使用する資料 »
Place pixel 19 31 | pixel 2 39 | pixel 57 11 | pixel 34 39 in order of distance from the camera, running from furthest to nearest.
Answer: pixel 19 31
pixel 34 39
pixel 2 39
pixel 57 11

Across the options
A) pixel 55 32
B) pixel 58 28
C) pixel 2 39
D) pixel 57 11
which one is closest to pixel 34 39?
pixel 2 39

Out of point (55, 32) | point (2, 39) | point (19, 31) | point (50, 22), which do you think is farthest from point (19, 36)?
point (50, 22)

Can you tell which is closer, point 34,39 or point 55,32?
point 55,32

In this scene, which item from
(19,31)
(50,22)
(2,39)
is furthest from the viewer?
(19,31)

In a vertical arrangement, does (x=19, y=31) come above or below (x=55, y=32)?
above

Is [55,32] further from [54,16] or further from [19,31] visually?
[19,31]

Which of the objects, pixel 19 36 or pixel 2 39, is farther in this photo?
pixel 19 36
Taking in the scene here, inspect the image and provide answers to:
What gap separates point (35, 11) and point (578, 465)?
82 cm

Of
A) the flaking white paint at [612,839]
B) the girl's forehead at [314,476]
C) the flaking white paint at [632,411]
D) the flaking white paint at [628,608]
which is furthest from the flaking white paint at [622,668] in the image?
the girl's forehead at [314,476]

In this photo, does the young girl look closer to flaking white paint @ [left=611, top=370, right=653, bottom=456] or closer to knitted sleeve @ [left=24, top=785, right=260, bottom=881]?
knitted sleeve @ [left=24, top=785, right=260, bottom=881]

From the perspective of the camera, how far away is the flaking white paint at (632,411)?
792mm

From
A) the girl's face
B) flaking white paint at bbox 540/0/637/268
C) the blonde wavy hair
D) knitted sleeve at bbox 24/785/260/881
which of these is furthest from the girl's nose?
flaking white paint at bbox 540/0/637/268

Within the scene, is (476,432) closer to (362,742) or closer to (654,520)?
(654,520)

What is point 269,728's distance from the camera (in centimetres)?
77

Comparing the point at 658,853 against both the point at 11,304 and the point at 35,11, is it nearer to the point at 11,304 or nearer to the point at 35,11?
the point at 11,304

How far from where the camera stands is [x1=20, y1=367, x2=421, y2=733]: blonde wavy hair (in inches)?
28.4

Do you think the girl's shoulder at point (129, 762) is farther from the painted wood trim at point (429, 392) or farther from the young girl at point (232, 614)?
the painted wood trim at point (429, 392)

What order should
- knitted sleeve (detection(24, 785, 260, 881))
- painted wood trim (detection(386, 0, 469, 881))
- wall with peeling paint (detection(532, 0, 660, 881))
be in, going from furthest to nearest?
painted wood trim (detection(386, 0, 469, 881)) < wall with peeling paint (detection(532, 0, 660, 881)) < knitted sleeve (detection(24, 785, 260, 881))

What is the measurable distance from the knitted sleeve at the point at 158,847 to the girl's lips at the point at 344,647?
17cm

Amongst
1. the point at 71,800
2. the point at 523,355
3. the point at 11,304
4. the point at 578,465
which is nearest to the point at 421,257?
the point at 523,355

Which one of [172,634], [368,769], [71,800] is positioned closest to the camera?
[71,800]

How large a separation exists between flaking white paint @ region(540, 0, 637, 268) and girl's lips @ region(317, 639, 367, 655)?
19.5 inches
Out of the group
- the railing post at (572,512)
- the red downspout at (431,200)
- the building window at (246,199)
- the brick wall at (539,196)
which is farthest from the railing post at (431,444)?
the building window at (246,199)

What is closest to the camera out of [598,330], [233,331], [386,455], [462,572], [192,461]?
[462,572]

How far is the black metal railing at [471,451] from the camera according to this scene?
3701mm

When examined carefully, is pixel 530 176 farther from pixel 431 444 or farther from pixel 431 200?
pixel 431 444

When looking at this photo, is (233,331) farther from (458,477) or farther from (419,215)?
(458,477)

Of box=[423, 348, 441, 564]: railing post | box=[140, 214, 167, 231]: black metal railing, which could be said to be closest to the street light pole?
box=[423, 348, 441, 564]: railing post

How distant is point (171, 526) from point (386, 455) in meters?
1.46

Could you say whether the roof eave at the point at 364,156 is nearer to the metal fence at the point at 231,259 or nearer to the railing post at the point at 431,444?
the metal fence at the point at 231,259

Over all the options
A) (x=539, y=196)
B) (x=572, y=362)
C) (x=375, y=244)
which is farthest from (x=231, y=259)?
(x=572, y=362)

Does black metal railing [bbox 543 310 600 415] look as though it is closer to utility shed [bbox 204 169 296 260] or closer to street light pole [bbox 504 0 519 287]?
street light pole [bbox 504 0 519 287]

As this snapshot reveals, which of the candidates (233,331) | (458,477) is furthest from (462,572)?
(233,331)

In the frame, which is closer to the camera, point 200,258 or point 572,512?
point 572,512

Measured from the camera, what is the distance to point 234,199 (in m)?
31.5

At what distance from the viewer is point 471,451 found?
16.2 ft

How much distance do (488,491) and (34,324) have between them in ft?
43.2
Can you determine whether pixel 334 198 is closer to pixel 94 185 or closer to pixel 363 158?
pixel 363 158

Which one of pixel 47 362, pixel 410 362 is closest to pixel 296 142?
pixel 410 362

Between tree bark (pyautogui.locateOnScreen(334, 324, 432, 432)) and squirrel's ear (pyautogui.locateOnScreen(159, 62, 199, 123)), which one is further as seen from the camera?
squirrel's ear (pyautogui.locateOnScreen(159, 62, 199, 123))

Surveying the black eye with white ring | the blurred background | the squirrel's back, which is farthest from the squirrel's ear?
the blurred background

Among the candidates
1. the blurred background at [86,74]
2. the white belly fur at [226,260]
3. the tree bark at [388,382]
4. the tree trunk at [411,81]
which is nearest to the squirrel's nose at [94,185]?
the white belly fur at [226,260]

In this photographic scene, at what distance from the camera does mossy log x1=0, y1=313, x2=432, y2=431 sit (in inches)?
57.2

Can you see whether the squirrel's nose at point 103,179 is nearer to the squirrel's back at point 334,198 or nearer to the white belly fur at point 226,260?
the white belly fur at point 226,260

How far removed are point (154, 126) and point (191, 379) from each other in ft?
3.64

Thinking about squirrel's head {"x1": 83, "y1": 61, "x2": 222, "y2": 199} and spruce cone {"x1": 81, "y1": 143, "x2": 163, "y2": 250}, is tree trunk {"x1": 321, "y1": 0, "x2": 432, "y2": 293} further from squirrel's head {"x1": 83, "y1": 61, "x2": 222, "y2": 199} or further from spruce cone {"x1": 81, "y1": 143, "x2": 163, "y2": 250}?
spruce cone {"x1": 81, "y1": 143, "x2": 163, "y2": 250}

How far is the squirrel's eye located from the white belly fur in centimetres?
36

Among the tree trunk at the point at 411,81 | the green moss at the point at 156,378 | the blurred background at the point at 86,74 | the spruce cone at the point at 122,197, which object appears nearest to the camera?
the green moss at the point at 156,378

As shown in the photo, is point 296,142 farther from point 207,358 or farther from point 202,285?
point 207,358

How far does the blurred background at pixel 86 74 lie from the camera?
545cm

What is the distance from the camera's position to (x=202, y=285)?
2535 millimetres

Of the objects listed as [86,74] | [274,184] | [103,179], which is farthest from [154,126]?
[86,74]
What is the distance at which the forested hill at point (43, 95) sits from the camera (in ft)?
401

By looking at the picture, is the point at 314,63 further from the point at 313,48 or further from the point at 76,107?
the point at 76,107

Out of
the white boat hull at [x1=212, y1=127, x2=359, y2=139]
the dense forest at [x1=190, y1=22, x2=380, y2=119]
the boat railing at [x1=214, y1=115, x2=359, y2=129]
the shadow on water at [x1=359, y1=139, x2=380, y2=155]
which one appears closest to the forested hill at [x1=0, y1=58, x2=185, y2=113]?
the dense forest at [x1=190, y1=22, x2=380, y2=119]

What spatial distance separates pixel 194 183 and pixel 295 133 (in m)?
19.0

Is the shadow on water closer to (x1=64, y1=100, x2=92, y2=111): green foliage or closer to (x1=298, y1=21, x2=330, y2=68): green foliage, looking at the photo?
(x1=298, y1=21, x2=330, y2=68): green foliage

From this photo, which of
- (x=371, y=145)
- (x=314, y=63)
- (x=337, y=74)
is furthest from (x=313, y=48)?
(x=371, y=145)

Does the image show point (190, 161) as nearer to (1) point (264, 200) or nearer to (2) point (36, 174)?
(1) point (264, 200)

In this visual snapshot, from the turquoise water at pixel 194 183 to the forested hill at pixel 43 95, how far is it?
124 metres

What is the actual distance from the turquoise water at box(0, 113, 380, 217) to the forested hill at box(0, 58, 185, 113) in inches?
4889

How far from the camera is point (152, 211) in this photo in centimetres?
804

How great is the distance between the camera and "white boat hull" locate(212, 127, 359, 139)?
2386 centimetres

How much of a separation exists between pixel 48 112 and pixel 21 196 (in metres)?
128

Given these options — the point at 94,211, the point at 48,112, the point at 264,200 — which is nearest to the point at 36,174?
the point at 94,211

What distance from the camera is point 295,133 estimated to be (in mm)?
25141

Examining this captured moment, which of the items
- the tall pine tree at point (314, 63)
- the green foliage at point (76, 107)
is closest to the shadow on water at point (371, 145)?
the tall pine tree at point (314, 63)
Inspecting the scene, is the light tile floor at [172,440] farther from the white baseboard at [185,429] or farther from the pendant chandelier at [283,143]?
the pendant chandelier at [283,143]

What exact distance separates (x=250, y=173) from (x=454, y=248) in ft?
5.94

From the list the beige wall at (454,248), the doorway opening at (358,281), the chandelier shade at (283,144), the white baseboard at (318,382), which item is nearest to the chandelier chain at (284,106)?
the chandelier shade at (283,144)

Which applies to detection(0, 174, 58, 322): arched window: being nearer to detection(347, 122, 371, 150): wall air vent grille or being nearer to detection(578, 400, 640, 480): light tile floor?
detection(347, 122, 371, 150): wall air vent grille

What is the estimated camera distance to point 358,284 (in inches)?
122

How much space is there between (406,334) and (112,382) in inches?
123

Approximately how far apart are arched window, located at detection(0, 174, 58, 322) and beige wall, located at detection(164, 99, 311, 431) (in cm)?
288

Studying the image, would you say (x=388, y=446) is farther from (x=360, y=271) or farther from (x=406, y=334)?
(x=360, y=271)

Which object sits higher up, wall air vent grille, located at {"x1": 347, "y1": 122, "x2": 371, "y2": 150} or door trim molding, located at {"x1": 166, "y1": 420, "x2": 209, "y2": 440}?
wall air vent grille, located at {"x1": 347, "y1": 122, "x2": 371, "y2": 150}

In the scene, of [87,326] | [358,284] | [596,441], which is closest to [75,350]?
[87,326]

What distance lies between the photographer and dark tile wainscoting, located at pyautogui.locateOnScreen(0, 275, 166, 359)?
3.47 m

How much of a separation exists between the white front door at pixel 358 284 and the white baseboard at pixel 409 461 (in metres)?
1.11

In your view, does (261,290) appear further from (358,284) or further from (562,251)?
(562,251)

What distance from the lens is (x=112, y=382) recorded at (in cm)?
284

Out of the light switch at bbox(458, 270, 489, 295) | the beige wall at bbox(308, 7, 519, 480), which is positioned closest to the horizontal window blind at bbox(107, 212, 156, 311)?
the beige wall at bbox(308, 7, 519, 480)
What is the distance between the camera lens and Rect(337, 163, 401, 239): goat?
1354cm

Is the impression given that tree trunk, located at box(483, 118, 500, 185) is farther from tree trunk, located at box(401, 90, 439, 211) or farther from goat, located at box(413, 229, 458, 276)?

ミニ問題 » 「Approximately how far」を含む行から資料の最後の行まで、最初と最後の行も含めて一字一句変えずに書き写してください。

解答例 »
Approximately how far apart are arched window, located at detection(0, 174, 58, 322) and beige wall, located at detection(164, 99, 311, 431) (in cm)?
288

Studying the image, would you say (x=388, y=446) is farther from (x=360, y=271) or farther from (x=406, y=334)?
(x=360, y=271)

Which object sits higher up, wall air vent grille, located at {"x1": 347, "y1": 122, "x2": 371, "y2": 150} or door trim molding, located at {"x1": 166, "y1": 420, "x2": 209, "y2": 440}?
wall air vent grille, located at {"x1": 347, "y1": 122, "x2": 371, "y2": 150}

In the scene, of [87,326] | [358,284] | [596,441], which is closest to [75,350]?
[87,326]

What distance lies between the photographer and dark tile wainscoting, located at pyautogui.locateOnScreen(0, 275, 166, 359)?
3.47 m

How much of a separation exists between the white front door at pixel 358 284 and the white baseboard at pixel 409 461 (in metres)?
1.11

In your view, does (261,290) appear further from (358,284) or further from (562,251)?
(562,251)

What distance from the lens is (x=112, y=382) recorded at (in cm)?
284

Out of the light switch at bbox(458, 270, 489, 295) | the beige wall at bbox(308, 7, 519, 480), which is positioned closest to the horizontal window blind at bbox(107, 212, 156, 311)?
the beige wall at bbox(308, 7, 519, 480)
What is the distance between the camera lens and Rect(337, 163, 401, 239): goat?
1354cm

Is the impression given that tree trunk, located at box(483, 118, 500, 185) is farther from tree trunk, located at box(401, 90, 439, 211) or farther from goat, located at box(413, 229, 458, 276)?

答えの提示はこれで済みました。